Alguns perseguem sonhos por toda a vida, mas os moldam ao sabor dos dias, até que um momento qualquer os revela irreconhecíveis. Essa dança constante de ajustes reflete a própria essência do existir. Em meio a ganhos e perdas, as expectativas se diluem, mágoas se enraízam em laços outrora sólidos, e até o simples ato de seguir adiante parece uma batalha contra forças inclementes, exigindo calma que nunca chega quando mais se precisa.
No centro desse turbilhão, um ancião marcado pela lucidez cortante dá rosto ao desafio. Em “Cavalos Selvagens”, ele não espera clemência nem razão. Persegue um ajuste de contas que, aos olhos da lei, soa trivial, mas que para ele é a linha tênue entre a dignidade e a humilhação absoluta. Sua luta é o fio condutor de um relato que transita entre o absurdo e o sublime, com Marcelo Piñeyro expondo a ironia brutal de um sistema que torna árdua a conquista de direitos básicos.
Com uma narrativa ao mesmo tempo feroz e elegante, o filme examina as contradições do humano em um embate por justiça. José, sexagenário, resume esse espírito: sua batalha por uma restituição tributária há décadas atrasada representa mais que dinheiro — é uma questão de sobrevivência. Ao sentir a proximidade do fim, ele decide confrontar o banco, armado com um revólver infantil, e aposta tudo em um gesto desesperado que mistura tragédia e humor ácido.
A história escala de forma vertiginosa quando, diante de câmeras de reportagem, a situação se transforma em um espetáculo improvável. Piñeyro conduz a narrativa com precisão cinematográfica, favorecida pela edição engenhosa de Juan Carlos Macías. A ação transborda para fora do banco, onde o velho improvisa como assaltante relutante e leva como refém Pedro, o funcionário que primeiro o atendeu, desdobrando-se em eventos tragicômicos e inesperados.

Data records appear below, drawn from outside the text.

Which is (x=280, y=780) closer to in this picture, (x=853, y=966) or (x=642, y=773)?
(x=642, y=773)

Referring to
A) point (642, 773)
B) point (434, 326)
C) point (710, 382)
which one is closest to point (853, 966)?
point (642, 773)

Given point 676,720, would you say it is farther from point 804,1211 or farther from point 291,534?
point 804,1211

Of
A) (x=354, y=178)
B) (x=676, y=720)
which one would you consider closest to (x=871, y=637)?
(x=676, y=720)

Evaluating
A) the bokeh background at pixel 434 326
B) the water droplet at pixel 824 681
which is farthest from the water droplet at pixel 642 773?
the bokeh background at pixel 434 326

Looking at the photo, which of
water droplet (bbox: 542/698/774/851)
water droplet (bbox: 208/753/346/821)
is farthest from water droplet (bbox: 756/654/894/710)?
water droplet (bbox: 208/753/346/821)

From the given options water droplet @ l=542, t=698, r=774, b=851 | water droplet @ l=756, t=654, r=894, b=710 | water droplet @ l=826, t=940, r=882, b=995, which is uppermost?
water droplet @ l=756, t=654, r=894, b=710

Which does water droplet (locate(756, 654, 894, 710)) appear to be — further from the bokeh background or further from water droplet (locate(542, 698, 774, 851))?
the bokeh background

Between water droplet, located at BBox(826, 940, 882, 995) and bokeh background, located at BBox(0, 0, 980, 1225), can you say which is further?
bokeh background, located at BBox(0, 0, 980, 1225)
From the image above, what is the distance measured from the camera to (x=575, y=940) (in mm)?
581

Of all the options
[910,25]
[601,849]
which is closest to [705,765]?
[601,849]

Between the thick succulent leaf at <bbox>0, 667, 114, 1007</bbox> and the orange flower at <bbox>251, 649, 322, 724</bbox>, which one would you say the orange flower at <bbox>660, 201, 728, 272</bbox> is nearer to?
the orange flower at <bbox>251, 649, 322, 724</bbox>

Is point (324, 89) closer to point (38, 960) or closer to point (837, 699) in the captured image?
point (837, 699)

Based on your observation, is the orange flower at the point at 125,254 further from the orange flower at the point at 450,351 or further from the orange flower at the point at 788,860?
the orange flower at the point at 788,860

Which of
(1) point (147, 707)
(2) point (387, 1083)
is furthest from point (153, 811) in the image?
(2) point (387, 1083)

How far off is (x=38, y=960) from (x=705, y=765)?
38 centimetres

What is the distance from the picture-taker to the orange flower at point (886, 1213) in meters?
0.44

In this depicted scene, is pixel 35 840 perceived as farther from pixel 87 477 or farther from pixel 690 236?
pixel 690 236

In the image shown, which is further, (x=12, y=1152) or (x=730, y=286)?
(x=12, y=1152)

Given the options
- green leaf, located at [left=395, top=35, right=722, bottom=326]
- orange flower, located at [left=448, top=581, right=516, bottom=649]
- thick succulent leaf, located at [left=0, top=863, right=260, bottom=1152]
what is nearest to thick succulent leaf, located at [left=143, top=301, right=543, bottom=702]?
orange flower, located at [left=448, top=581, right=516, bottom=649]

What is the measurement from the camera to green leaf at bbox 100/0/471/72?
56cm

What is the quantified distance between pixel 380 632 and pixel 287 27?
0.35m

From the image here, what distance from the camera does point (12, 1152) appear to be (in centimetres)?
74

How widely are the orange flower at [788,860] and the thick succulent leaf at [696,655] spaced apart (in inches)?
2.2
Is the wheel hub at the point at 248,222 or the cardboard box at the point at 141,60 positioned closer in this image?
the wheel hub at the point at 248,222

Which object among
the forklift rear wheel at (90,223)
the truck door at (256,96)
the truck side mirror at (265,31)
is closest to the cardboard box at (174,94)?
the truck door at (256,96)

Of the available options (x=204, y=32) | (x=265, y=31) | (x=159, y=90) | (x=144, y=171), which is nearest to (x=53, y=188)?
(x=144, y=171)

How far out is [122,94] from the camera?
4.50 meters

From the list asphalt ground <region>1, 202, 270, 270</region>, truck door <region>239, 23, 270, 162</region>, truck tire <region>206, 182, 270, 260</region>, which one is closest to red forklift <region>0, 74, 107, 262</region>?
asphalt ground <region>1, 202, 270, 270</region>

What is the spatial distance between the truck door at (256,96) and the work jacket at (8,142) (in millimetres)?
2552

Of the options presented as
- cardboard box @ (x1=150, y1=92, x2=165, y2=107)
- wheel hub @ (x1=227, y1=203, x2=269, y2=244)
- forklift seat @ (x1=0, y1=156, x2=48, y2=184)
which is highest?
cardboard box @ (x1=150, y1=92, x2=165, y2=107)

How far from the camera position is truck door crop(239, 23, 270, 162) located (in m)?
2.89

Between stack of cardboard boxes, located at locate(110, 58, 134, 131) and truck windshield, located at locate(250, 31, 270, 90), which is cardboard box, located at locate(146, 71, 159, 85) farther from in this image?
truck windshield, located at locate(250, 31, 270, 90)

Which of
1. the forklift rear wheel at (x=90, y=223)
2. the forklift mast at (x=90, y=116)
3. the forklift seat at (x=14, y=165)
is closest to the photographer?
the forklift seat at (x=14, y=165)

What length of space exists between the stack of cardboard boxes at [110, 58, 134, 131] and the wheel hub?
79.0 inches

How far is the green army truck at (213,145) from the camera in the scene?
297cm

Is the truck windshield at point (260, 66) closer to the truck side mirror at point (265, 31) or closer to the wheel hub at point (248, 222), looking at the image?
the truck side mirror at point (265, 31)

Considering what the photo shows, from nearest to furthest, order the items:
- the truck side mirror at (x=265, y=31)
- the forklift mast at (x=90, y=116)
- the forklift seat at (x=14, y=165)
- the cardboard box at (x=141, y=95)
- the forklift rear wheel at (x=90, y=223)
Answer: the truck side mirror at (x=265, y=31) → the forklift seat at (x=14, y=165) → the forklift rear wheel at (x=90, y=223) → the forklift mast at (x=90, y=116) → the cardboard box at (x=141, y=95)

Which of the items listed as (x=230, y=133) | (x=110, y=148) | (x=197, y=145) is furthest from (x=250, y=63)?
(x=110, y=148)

O final, carregado de simbolismo, celebra os paradoxos da vida e a complexidade da liberdade, sem oferecer respostas fáceis. Héctor Alterio e Leonardo Sbaraglia entregam performances marcantes, reforçando a força do filme enquanto explora os limites do humano frente a um sistema opressor. Entre risos e lágrimas, a obra se despede com uma força poética que ecoa muito alem de sua última cena.